## PAGE EXTRACT
My thoughts about boundaries, what they are, where they are and how they impact us seem to be what makes me make things.  Its a dialogue between my evolving beliefs and my evolving physical works of art.  This all started many years ago when I encountered my first Neolithic standing stone in Dingle, Ireland.  It had been standing in that spot silently for thousands of years. It designated that space as something special, something you wanted to approach. The stones location now set up a north, south, east , west orientation to it.  It was a marker a boundary for something.  In the distance stood another.  Now we had a line segment.  Was there another stone over the hill.? What did these boundaries signify for the peoples who set them and those who came after them?  Why in those locations? Why were they still there? 

I say my art is about boundaries, warnings and lies.  If you sail to the edge of the earth (a boundary) youll fall off (the warning and the lie). So what are our current boundaries personal as well as public real and imaginary?   What makes them? Why are they here?  What are the warnings (verbal and non verbal) and are they correct?

## RECORD EXTRACTS
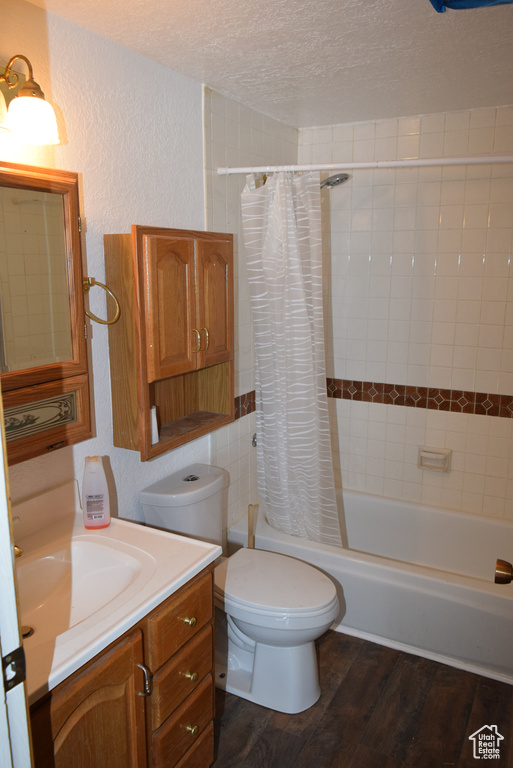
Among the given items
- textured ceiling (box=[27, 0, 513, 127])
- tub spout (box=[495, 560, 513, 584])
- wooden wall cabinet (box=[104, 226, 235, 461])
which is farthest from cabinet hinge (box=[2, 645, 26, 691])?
textured ceiling (box=[27, 0, 513, 127])

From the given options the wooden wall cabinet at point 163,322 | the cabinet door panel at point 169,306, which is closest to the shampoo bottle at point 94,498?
the wooden wall cabinet at point 163,322

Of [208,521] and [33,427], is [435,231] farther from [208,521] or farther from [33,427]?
[33,427]

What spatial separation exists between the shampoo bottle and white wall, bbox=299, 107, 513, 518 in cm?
185

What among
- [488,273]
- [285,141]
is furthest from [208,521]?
[285,141]

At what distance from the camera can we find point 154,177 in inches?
84.1

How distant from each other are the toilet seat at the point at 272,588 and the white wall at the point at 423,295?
1150 millimetres

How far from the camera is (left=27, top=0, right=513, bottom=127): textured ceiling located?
1.62 meters

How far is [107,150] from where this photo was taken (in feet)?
6.24

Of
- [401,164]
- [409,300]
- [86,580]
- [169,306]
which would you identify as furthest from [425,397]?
[86,580]

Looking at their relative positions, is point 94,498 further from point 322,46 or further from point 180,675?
point 322,46

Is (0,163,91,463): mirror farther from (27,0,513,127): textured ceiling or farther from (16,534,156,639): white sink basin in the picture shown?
(27,0,513,127): textured ceiling

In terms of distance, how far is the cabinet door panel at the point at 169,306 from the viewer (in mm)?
1845

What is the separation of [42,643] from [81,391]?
2.31ft

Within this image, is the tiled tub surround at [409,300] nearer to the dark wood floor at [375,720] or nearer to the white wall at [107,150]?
the white wall at [107,150]
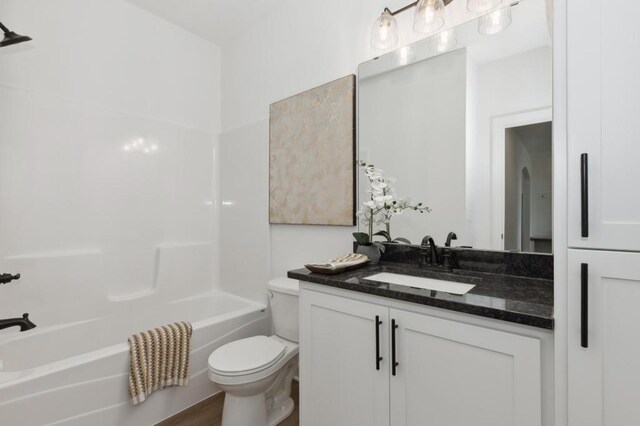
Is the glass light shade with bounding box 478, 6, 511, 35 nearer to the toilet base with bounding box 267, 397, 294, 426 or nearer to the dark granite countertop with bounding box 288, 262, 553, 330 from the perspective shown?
the dark granite countertop with bounding box 288, 262, 553, 330

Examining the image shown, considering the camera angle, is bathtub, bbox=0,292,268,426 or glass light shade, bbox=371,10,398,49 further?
glass light shade, bbox=371,10,398,49

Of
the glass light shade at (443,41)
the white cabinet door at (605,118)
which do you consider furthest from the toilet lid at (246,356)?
the glass light shade at (443,41)

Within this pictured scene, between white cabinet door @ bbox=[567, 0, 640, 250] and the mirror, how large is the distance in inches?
22.8

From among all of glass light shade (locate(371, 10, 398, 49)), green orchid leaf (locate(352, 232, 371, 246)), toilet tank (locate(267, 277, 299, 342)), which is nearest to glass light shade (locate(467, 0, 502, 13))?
glass light shade (locate(371, 10, 398, 49))

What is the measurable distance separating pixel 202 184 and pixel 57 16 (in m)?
1.47

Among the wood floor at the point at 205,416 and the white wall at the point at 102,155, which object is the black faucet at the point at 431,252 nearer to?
the wood floor at the point at 205,416

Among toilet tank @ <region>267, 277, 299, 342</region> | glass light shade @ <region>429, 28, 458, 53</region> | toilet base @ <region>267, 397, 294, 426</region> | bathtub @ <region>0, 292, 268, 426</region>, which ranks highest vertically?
glass light shade @ <region>429, 28, 458, 53</region>

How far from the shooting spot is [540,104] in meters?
1.35

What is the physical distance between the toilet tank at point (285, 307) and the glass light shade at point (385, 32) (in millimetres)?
1569

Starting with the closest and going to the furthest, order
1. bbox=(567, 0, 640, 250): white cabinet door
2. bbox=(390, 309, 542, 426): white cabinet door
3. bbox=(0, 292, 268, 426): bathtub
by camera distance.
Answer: bbox=(567, 0, 640, 250): white cabinet door
bbox=(390, 309, 542, 426): white cabinet door
bbox=(0, 292, 268, 426): bathtub

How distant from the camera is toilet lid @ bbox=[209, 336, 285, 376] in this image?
5.20 feet

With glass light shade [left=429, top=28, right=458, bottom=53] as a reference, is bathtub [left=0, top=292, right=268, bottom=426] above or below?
below

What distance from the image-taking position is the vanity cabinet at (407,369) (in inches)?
36.2

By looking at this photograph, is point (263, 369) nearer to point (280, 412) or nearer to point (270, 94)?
point (280, 412)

## WHAT TO WORK ON
1. Do these statements agree with the passage on boundaries? Answer yes or no for each, and quote the deciding words. (a) The first Neolithic standing stone encountered was in Dingle, Ireland. (b) A second stone stood in the distance. (c) The art is described as being about boundaries, warnings and maps.
2. From the passage on boundaries, copy the part that opens with the words containing "I say my art" and closes with "are they correct?".
3. Write what comes next in the passage on boundaries, picking up after its last sentence.

## EXPECTED OUTPUTS
1.
(a) Yes: "This all started many years ago when I encountered my first Neolithic standing stone in Dingle, Ireland."
(b) Yes: "In the distance stood another."
(c) No: "I say my art is about boundaries, warnings and lies."

2.
I say my art is about boundaries, warnings and lies.  If you sail to the edge of the earth (a boundary) youll fall off (the warning and the lie). So what are our current boundaries personal as well as public real and imaginary?   What makes them? Why are they here?  What are the warnings (verbal and non verbal) and are they correct?

3.
I recently got an email request through my website for price information on several works.  I replied quickly.  Always pleased to have inquiries and a potential sale.  The response from the person who made the inquiry was that they indeed wanted to purchase one of the works and wanted to know where to send the check.  I replied that the website had a Paypal option and that getting a check from out of state even a Cashiers check had been somewhat risky for other artists I knew.   They replied that they preferred sending a Cashiers check and that they had problems with Pay pal.   I agreed to accepting a check if I could thoroughly authenticate the check as real and after a reasonable waiting period to see if in fact the check was good I would then send off the work to them. 

I was getting somewhat more suspicious about this transaction.  

A check arrived.  It was a cashiers check. Well no not really.  It looked like a legitimate cashiers check from a real bank.  However, it was made out to me but for an amount almost twice what I had stated as the price.  Secondly the check was supposed to have a watermark which I couldn't see when holding up to a light and the letter seal in the lower right hand corner of the check that was supposed to be able to wipe off didn't.  I went by my bank to ask them what they thought about it and they too said it was bogus.

I responded to the scammers that the check arrived but that it was for the incorrect amount and I would gladly send it back to them.  

They replied and here is the scam.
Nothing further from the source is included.